Récit(s) du lundi 6 février 2006
Le combat des deux généraux
Gros Bob le Blanc n'était sans doute qu'une brute épaisse, mais l'éponge qui lui servait de cerveau réussit à cogiter suffisamment longtemps pour déterminer que son plan partait en sucette. Son armée se faisait proprement tailler en pièces par une bande de créatures débraillées qui aidaient très efficacement les Gardiens. L'imprévu était contre lui, ainsi que le hasard et peut-être même le destin. Cette idée n'eut cependant pas le temps de se frayer un chemin jusqu'aux centres conscients de son système nerveux ; elle fut balayée par un accès de rage qui emporta tout sur son passage. Gros Bob le Blanc se sait d'une gigantesque hache de guerre et s'élança dans la bataille. Son état-major, nettement plus frileux, préféra commencer à se disputer le commandement dans le cas où leur général en chef se ferait raccourcir la tête.
Celui-ci avança dans la mêlée, bousculant son armée pour finalement tomber nez à nez avec Tapioca, qui faisait la même chose en sens inverse. Les deux combattants n'eurent pas à faire les présentations, ils savaient d'instinct qui était l'autre. La tension devint palpable, au point que les combattants alentours s'arrêtèrent pour regarder l'affrontement. Des petits malins circulaient déjà pour prendre les paris, et un sergent impérial eut la bonne idée de faire circuler ses hommes dans les rangs pour qu'ils vendent des sucreries ; la paye allait être juteuse ce mois-ci.
Puis le combat commença : Gros Bob tenta de trancher Tapioca en deux dans un hurlement de rage, mais celui-ci sauta promptement de côté, et contre-attaqua immédiatement par un mouvement circulaire avec son marteau de guerre. L'impérial ne réussit pas totalement à l'éviter, et son casque fut réduit en bouillie. Mais la tête de Gros Bob étant considérablement plus résistante que son armure, il s'en tira avec une grosse bosse. Les deux combattants enchaînèrent ensuite les feintes et les assauts furieux, mais aucun ne parvenait à prendre l'avantage.
Les spectateurs autour commençaient à se lasser, certains parlaient même de reprendre le combat. pour passer le temps on organisa un concours de cabrioles, chose prohibée depuis la prise de pouvoir de Poképok, mais de loin ça pouvait passer pour une danse guerrière. Les Gardiens, pour qui ces gesticulations étaient tout juste dignes des vers à bois, tentèrent eux aussi leur chance, et se découvrirent un réel talent. Les demi-finales furent d'ailleurs remportées par trois gardiens sur quatre, mais ce fut un impérial qui remporta le concours. Il fut porté en triomphe sur les épaules de ses camarades, et ses cris de joie furent interrompus par l'arrivée abrupte d'une flèche dans son crâne.
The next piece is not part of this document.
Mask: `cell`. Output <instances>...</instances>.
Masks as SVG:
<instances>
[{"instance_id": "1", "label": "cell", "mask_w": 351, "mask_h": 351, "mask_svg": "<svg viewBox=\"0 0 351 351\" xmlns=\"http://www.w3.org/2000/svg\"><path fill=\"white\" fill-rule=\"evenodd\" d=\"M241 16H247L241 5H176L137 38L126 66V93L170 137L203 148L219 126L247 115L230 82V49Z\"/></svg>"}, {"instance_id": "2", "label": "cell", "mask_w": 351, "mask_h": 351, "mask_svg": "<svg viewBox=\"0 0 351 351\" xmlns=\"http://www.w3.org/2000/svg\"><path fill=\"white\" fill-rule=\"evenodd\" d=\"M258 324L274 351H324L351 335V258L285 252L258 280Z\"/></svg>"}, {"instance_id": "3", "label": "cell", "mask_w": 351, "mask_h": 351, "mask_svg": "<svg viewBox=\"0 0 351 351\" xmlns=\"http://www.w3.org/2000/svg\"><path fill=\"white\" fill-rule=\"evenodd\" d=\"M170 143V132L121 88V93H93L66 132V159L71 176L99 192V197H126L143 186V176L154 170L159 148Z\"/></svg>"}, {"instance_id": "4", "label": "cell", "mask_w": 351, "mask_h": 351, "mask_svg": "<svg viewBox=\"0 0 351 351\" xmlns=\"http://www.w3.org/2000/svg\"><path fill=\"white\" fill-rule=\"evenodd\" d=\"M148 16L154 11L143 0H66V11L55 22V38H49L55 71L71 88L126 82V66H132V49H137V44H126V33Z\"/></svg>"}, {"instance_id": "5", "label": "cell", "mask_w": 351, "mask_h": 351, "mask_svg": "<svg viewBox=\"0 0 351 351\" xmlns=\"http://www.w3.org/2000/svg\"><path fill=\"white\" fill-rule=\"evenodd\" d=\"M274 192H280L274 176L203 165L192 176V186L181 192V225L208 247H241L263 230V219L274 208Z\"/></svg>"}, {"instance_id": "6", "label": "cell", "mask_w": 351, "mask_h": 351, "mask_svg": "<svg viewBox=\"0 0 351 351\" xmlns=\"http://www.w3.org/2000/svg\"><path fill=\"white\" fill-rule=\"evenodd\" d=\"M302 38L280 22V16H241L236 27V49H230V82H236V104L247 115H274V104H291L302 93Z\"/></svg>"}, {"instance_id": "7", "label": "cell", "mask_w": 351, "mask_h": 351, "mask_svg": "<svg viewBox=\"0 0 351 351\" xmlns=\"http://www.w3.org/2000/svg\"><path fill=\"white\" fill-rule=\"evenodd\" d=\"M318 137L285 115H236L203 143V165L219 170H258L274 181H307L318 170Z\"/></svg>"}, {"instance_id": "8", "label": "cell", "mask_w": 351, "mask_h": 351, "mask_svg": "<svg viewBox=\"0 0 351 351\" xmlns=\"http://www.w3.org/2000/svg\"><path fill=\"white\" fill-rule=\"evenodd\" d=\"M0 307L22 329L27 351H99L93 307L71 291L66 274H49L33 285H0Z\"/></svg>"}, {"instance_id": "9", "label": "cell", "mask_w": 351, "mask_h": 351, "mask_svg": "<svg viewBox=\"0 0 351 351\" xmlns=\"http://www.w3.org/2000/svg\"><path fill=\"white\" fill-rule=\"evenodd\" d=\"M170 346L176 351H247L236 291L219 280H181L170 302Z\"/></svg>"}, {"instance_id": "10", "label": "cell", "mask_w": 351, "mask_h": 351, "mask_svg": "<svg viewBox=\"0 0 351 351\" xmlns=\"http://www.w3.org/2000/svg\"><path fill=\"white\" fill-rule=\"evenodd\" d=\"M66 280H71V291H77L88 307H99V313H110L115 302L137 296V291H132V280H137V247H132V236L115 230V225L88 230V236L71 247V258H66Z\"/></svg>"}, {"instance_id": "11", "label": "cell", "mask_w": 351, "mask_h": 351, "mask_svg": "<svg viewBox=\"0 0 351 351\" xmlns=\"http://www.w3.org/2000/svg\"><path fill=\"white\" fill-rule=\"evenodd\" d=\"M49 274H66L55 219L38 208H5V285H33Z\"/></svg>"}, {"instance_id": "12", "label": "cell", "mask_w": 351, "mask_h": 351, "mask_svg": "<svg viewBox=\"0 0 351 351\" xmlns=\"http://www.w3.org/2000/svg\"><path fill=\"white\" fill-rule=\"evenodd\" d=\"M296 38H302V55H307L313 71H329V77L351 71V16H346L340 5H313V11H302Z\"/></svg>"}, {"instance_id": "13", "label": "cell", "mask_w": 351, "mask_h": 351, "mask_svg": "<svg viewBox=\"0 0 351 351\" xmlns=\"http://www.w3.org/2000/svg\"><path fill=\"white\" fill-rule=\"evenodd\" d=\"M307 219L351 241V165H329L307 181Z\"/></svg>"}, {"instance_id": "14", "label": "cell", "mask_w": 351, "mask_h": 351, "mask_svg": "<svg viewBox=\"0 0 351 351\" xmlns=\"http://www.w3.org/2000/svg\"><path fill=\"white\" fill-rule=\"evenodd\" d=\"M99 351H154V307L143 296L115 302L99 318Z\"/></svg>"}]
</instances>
Cela ramena immédiatement le silence sur le champ de bataille, et hormis les deux généraux qui étaient toujours en train de se battre, l'absence de bruit était complète. Puis on entendit Mortadelle crier :
"- Mais c'est pas possible, vous êtes tous les deux aussi cons !
- Mais euh, je voulais... balbutia Placid.
- Va t'excuser ! Tout de suite ! Ou je te jure que je te découpes en fines lamelles !"
Mais avant que le lutin piteux puisse aller s'excuser, un cri de victoire se fit entendre. Tous les yeux se tournèrent vers les deux généraux, car il ne faisait pas de doute que l'un des deux venait de tuer l'autre, et la victoire de l'un signifiait que le camp adverse allait passer un sale quart d'heure.